Tuesday, February 24, 2015

The Lead Generation Company: Managing the Risks

Jonathan Foxx
President & Managing Director

Generating leads is an important way to reach consumers. It is also fraught with regulatory risk. A lead is consumer information that signals consumer interest or inquiry into products or services offered by a business, such as residential mortgage lenders and originators. There are several factors to be considered, not just licensing. I will list some rudimentary guidelines in this article, specifically with respect to contact with the consumer. Caution is urged to consult with a risk management professional to ensure compliance with federal and state guidelines required by a marketing campaign to generate leads. Although my focus is primarily on the online lead generation process, virtually all the guidelines provided herein may be extrapolated for use in offline lead generation campaigns.
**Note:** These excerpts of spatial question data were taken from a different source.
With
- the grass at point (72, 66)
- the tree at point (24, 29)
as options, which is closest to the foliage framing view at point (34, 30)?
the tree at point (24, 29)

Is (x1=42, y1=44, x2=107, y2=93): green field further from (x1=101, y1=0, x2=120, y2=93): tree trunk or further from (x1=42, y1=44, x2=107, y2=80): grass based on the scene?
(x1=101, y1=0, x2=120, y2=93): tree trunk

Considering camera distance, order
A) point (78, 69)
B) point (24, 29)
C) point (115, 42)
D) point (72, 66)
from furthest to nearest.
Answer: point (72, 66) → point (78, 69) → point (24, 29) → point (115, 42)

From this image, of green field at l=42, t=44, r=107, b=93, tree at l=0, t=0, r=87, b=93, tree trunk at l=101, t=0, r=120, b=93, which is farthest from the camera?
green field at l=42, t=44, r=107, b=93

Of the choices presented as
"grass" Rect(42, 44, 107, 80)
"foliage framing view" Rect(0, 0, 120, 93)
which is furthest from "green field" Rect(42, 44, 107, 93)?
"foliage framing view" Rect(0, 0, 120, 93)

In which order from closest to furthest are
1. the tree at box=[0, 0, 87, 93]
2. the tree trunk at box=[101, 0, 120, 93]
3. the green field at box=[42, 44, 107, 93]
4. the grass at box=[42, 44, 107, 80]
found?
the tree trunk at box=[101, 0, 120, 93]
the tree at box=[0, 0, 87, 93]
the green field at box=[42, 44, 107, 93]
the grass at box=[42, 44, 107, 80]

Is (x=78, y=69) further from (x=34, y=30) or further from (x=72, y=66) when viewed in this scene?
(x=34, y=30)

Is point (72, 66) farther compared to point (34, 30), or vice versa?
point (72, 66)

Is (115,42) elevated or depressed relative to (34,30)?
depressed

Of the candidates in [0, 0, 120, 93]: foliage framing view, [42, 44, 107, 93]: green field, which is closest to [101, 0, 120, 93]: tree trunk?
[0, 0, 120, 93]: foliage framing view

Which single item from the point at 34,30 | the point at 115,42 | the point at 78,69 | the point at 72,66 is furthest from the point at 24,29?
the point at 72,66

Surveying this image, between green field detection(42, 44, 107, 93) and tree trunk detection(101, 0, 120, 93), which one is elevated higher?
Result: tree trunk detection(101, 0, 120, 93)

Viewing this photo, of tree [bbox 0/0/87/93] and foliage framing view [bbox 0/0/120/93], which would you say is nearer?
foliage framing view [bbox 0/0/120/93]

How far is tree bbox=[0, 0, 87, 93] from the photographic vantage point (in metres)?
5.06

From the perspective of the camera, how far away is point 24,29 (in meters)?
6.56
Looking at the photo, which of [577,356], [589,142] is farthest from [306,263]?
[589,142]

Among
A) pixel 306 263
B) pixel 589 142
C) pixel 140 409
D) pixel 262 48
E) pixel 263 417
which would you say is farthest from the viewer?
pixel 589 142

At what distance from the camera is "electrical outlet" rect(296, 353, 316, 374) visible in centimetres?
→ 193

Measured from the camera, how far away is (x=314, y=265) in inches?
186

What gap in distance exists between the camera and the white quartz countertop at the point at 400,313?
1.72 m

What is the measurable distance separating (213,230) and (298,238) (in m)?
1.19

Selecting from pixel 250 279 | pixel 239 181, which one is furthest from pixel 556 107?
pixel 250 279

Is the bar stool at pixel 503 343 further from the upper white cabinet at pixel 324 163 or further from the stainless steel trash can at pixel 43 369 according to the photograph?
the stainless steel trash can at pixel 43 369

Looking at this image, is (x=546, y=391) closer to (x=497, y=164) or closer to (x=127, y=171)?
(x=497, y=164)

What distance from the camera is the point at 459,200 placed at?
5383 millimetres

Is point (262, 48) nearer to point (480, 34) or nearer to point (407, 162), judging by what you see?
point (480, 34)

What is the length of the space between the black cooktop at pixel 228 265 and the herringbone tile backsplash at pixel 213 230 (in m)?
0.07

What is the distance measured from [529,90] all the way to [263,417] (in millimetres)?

My firm often is requested by clients to vet a lead generator, which I will call a Lead Generation Company. Careful risk management advice should be considered when developing and managing leads, whether obtained from an outsourced entity or a loan originator’s own website, in-house, or through online lead generation advertisements. Certainly, any loan originator that uses leads must have an internal compliance function that accounts for proper licensing of the Lead Generation Company (where required), monitoring of the data integrity derived therefrom, testing conformance with the originator’s policies, and training of staff in the appropriate use of lead generated, consumer data.

Banking departments these days are not just looking at licensing qua licensing. They are looking for loan originator compensation violations that are triggered by lead generation. For instance, they know that loans may have different cost structures depending on how the loans were initially received by the lender. A lead generated by the loan originator may be compensated differently than those generated by the creditor. As long as this doesn’t constitute a proxy for a loan term or condition, it is generally acceptable; that is, the loan officer may also be reimbursed for lead generation and other legitimate business costs, but the creditor must beware of how this may serve as a proxy for terms and conditions. It is up to the lender to make this determination (and properly document it).

Four Rules

In any lead generating marketing, the following four rules should be implemented:

1.     Complete, accessible, and straightforward disclosure of all parties’ intent regarding data collection and usage is essential;
2.     Data should not be brokered or sold without consent (or notice and choice) of all parties involved, including the consumer and the loan originator;
3.     Both the consumer, Lead Generation Company, and the loan originator should be made aware, through clear notices, of all parties involved in data collection and sharing; and,
4.     All parties should be educated and aware of current regulations regarding consumer protection and privacy.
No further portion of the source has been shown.